╭──

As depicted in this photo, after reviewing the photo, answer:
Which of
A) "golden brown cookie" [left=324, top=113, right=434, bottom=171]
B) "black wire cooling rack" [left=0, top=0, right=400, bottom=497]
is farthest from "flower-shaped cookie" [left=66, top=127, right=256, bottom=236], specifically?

╰──

* What the exercise asks *
Each line above must be printed exactly as it appears.

* Full response *
As depicted in this photo, after reviewing the photo, answer:
Which of
A) "golden brown cookie" [left=324, top=113, right=434, bottom=171]
B) "black wire cooling rack" [left=0, top=0, right=400, bottom=497]
is farthest from "flower-shaped cookie" [left=66, top=127, right=256, bottom=236], specifically?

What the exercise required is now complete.